~2-17-05~ BLAH!
i don't feel well. i woke from my nap with the worsst headache i EVER had! i mean it hurt to have my eyes open! it was bad.
i just took some asprin around 11 and it finally went away, but now my tummy feels yucky!
i guess you could just chalk it up to my period, but i never get like that. i can hear my mom saying, you are getting older, your body changes. yeah well, hell! could be i guess. who knows?!
american idol sucked tonight! thank god that they finally picked who is going to sing, so i can actually see it! i'm so sick of watching these poor people so stressed out! god, just tell them yes or no and let them go. why torture them so much. all it does is get me all stressed out for them!!! damn!

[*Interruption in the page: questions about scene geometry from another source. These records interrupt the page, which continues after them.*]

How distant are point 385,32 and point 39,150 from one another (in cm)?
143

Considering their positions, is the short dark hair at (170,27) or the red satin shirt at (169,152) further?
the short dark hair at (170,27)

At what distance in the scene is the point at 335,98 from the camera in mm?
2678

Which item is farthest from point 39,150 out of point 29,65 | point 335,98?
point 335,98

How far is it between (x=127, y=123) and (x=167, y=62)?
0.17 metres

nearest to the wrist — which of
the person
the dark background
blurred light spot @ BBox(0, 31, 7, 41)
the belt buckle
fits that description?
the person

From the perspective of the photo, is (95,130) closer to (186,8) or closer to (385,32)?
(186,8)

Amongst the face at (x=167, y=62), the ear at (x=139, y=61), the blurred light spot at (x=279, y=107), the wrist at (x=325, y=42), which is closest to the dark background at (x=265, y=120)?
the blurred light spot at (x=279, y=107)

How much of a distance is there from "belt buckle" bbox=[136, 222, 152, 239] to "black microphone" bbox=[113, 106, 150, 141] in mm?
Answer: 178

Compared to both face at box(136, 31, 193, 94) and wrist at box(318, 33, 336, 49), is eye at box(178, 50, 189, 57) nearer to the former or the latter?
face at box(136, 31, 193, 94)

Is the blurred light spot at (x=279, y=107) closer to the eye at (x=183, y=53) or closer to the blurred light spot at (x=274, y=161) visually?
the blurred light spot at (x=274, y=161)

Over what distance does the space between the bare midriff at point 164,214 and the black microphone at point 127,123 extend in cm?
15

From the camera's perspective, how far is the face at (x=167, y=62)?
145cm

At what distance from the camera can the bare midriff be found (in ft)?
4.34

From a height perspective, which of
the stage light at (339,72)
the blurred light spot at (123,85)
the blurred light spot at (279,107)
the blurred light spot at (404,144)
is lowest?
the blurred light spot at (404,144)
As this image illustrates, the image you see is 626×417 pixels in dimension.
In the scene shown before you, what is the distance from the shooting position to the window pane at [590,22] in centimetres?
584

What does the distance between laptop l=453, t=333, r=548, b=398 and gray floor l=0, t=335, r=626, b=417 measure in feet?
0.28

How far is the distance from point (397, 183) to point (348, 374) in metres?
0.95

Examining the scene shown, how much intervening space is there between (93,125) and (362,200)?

lost is still a good show, but what the hell?! i just don't get it uet. and WHERE ARE THE MONSTERS?!?! are the monsters those polar bears?? the boars?? what the hell?! i don't think we are ever going to know. i mean every week you are left hanging, i can just imagine what the season finale is going to be like!!
i am soooooooooo into that house i have been going on and on about. i want it bad, which means that it will be gone soon. i just know it. we were talking about it tonight and i kept saying, "blah, blah, our room....." "blah, blah, clays room" like we own the house already. lord i know i am in for a BIG disappointment! i just know, that is how it goes. i'm trying to stay positive though. we aer going to look at it again saturday, i'm going to take my own pics. to post them for you all. the relist (above) has sucky pictures, maybe that is a good thing. if you check out the pictures again, the room with the pink carpet and fireplace (living room?), that is the room i want to make into the master bedroom.
it just has so much character. it is set up so nice, it doesn't look like every other house. i know i said it 1000 times, i LOVE the kitchen (not in the relist pics). i love the family room, the sun porch, and the set up of the finished basement. it is very different and so much potential for my decorating!!!!!! I WANT IT!!!!
i just need to get on shit around here. it is so hard. i just have so much stuff EVERYWHERE, it is hard to even know where to begin. then with clay running amuck, i can't get anything done with him awake and here. what i really need are some of those plastic storage things. i was just going to go for boxes, but i'd rather have plastic. just in case, i get that house. most of the storage is outside. i mean the shed and stuff are great, and they don't look like they get wet, but i'd feel better if my stuff were in plastic.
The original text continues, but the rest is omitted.